Just in time for the Fourth of July, the Supreme Court of the United States struck a blow for religious liberty. Specifically, the freedom of religion enshrined in the First Amendment. By the narrowest of margins, five justices to four, it held that Americans who choose to start a business need not check their religious convictions at the door. But only if it's a "closely held" business, a definition that will surely lead to some equally interesting cases in the future.
Whether this is only a glancing blow for religious liberty or one whose ramifications ripple out and lead to a new birth of freedom, only time and further precedents may tell. For this decision is not just a legal one but part of an ongoing cultural battle, a Kulturkampf, to determine just how tolerant of religious belief -- and practice -- America remains.
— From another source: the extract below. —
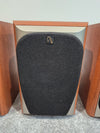 Infinity Alpha 5 – Single Bookshelf Speaker – Very Good - Photo 2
This week's term-ending ruling could affect only a few companies whose owners refuse to leave their moral convictions behind when they form a family corporation. Or it could affect many more, even the whole culture. For the IRS defines a closely held company as one in which a majority of the stock is owned by five or fewer individuals, who often turn out to be related. According to one study -- by the Copenhagen Business School back in 2000 -- nine out of 10 American companies are closely held.
But as has become all too clear of late, the IRS has a way of ignoring its own rules when an administration's politics demand it, and some obedient Lois Lerner can always be found do the dirty work. In her case, by enforcing this administration's own Enemies List, to borrow a phrase from Richard Nixon's corrupt and corrupting time.
There's no doubt that the owners of the corporations involved in this week's landmark decision were following their religious convictions. Hobby Lobby, for sterling example. That company closes its doors on Sundays so its employees can have time for church and family on the sabbath. And its mission statement commits the company to "honoring the Lord in all we do by operating the company in a manner consistent with Biblical principles." But in this modern, enlightened, neo-pagan America, them's fightin' words.
At least they were fighting words to the four dissenting justices in this case, who sounded as strident as ever as they warned that granting such exemptions for no better reason than religious conviction would undermine the administration's whole, wide-sweeping health-care program, aka Obamacare.